The retention of teachers and school budgets must be brought to the fore in the General Election debate, says our headteacher diarist

The Easter period always provides a timely opportunity for teachers to recharge their batteries, catch up on some lost sleep and spend time with their families before hurtling headlong into the summer term and exam season. However, not everyone is resting up for the full two weeks, indeed many teachers will have spent a number of days in school, organising and delivering revision classes for year 11, 12 and 13 students.

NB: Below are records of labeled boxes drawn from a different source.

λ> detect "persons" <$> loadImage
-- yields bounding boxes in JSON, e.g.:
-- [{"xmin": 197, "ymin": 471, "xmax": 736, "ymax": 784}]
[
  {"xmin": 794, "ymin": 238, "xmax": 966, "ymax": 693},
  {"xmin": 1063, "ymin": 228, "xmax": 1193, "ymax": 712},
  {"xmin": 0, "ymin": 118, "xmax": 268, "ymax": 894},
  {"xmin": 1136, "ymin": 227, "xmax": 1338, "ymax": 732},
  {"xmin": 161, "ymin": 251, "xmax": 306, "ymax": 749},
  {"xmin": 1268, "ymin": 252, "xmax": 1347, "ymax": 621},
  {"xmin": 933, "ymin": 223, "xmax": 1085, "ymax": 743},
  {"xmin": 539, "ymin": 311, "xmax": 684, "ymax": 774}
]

It never fails to amaze me how teachers, up and down the country, continue to go the extra mile to support their students and this warms my heart immensely.

Conversely, it never fails to amaze me how politicians in our country seem to continually do everything they can to make our jobs more difficult and compromise educational provision for this generation of young people. This two-week break in the school calendar tends to also bring with it some educational announcements from the government and typically we also hear strong opposition from the teaching unions during their annual conferences.

One topic that has been prominent this year has been the government’s obsession with grammar schools and reintroducing these in an attempt, they say, to improve social mobility.

Reading, listening and watching the educational sections of national news reporting recently, I was reminded of the Gove-gaff from 2012 when he was questioned by the Education Select Committee on how all schools could be “good”, if this constituted being above the national average. “By getting better all the time,” was his response. Not all schools can be above the national average, Michael.

Words failed me again when I read some of the rhetoric spouting from our current secretary of state for education, Justine Greening, as she claimed “grammar schools are very popular with parents”. I’m sorry Justine, but I’m not sure parents will be the ones making the decisions on whether children will get into these new grammar schools, that is the whole point of a selective education system – the schools will select the pupils.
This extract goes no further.